I'll have to update my profile soon...but not tonight. Tonight, I'm running on pure adrenaline and the moment my body realizes what my brain already knows (that it [my body] is on E and the fumes aren't going to get it much further...), I'll be collapsing.
Today was the first day, since she was 5 weeks old, that A has had a dual-working parent family.
I get it now. I get all of it. I understand the pangs of regret that happen when you get home in a flurry of activity, cooking, cleaning, and suddenly - it's bedtime.
It took us a little bit to get into our groove when she started Play Skool. After all, I was suddenly getting home an hour and a half later (5 instead of 3:30), with toddler in tow no less. Now, with one car and the three of us car pooling, it's later still.
Did I mention that we get up between 5 and 5:30 in the morning? No? Well, we do. [falls down]
It'll work out of course. It always does. I found my groove after only a few days last time. It's just a shame that I have to leave for the field for almost a week just a few days into this new routine.

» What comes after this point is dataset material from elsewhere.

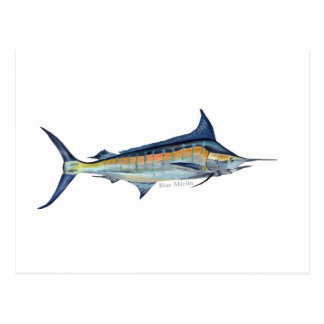 A Blue Marlin fish postcard
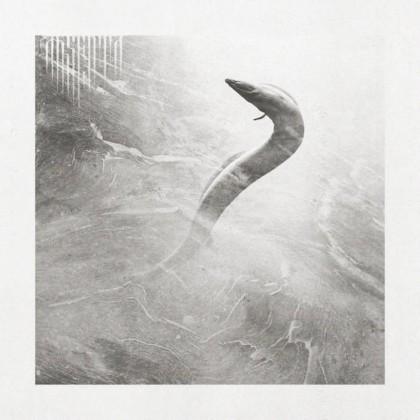 ABSENTA - Eel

I keep reminding myself that when she starts elementary school, I can go back to my old schedule. Then again, she won't be a toddler anymore and, for all of the tantrums and messes and lumps, I really don't want to rush her out of this stage of development just for a schedule change. It's entirely too much fun. After all, having a 2-year old teach you a new dance just before bed absolutely cannot be beat.